Deitz beeldhouwde onder meer bustes, grafmonumenten en kruiswegstaties. Hij toonde zijn werk geregeld op de salons van de Cercle Artistique de Luxembourg. Samen met Ernest Grosber, Albert Kratzenberg en Léon Nosbusch maakte hij voor het Luxemburgs paviljoen op de wereldtentoonstelling van 1937 in Parijs het reliëf Vue panoramique de la Ville de Luxembourg, naar een tekening van Pierre Blanc.[4] De Tweede Wereldoorlog maakte een vroegtijdig einde aan zijn werk als zelfstandig beeldhouwer. Hij werkte twee jaar bij een beeldhouwbedrijf in Trier.
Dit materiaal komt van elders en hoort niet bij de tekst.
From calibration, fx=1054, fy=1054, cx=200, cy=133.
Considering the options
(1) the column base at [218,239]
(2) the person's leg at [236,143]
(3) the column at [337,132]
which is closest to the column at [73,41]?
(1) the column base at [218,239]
Van 1943 tot zijn vervroegd pensioen in 1973 werkte hij als tekenaar en assistent-ontwerper bij het staalconcern Arbed.[5]
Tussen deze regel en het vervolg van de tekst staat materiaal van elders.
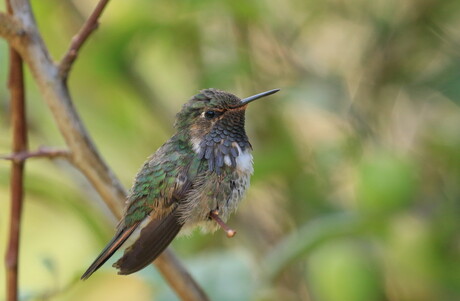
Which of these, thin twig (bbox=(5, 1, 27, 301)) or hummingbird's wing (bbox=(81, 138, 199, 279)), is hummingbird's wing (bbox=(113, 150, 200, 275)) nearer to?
hummingbird's wing (bbox=(81, 138, 199, 279))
Aloyse Deitz overleed na een ziekbed van een aantal weken, op 66-jarige leeftijd.
Enkele werken
beeldhouwwerk voor de gevel van het gemeentehuis van Dudelange
kruiswegstaties langs het pad naar de Johannisberg (Gehaansbierg) bij Dudelange.[6]
penning met reliëfportret van Emile Mayrisch voor de Ligue Luxembourgeoise contre la Tuberculose.